Hale assume o papel de mentor nessa jornada do herói às avessas, perversa. Dá a Buckhart as lições fundamentais da exploração – seja ela da terra, da humanidade, ou, em última análise, do capitalismo selvagem. Esse modus operandi vale tanto para as terras de Oklahoma, no sudoeste dos Estados Unidos do início do século 20, quanto para as sagas mafiosas exploradas em outros filmes de Scorsese, como Bons Companheiros, Cassino e O Irlandês.

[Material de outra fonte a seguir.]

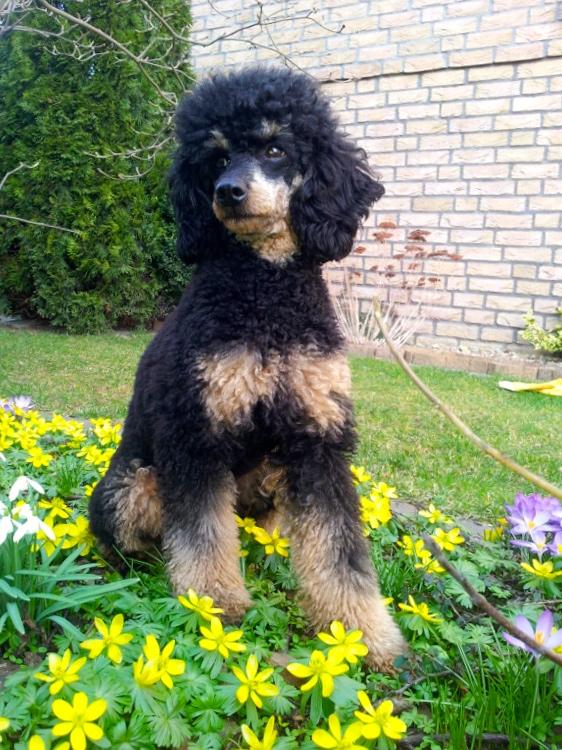 Cleo 2. Geb. Blumen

A cena em que Buckhart ouve atentamente seu tio descrevendo a arte de se aproveitar e lucrar com um sistema, infiltrando-o por dentro – ou seja, se aproximando dos índios Osage, enriquecidos no fim do século XIX, graças ao petróleo escondido sob a árida superfície de uma reserva – evoca outra, também protagonizada por DiCaprio em outro longa de Scorsese.

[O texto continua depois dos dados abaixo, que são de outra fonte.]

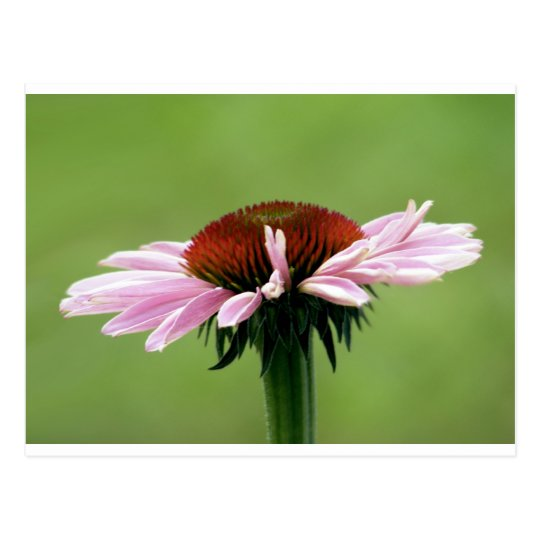 Coneflower Postcard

Em O Lobo de Wall Street, o personagem de Matthew McConaughey ensina ao protagonista, vivido por DiCaprio, como explorar o mundo e desfrutá-lo cada vez mais intensamente, assim como um leão rugindo, alimentando sua libido voraz, sem hesitar em “se masturbar quatro ou cinco vezes por dia”. O sexo, aqui, é usado como metáfora de poder e privilégio.

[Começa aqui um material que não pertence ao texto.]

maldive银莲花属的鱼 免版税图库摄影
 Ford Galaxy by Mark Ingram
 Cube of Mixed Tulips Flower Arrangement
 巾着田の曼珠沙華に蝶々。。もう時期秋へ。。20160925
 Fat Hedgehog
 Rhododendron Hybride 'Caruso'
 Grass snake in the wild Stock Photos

Em Assassinato da Lua das Flores, baseado no livro homônimo de David Grann, Hale também aborda a questão sexual: encoraja o sobrinho a se envolver com mulheres Osage e a casar com uma delas para recuperar mais facilmente seus direitos de homem branco sobre o tesouro natural do petróleo – mesmo que isso represente eliminar integrantes da comunidade indígena que possam atrapalhar seus planos. Afinal, Hale já vem fazendo isso há algum tempo. De Niro, é preciso dizer, está assustador como esse tio sacana.
“Oh, sim, eu gosto de mulheres! Brancas, vermelhas, azuis, gordas…”, confidencia o aprendiz ao feiticeiro, com um olhar maroto. Esse momento de confidência, esse jogo de cena e sedução entre homens que admitem até que ponto sua ganância libidinosa ocorre à custa das mulheres e da família. Esse bate-bola perverso põe em movimento o extraordinário Assassinos da Lua das Flores, uma obra-prima scorsesiana de primeira linha, ao longo de 3 horas e meia, dedicadas quase inteiramente a essa cumplicidade entre Hale, chamado de Rei na região, e seu súdito, aspirante a herdeiro.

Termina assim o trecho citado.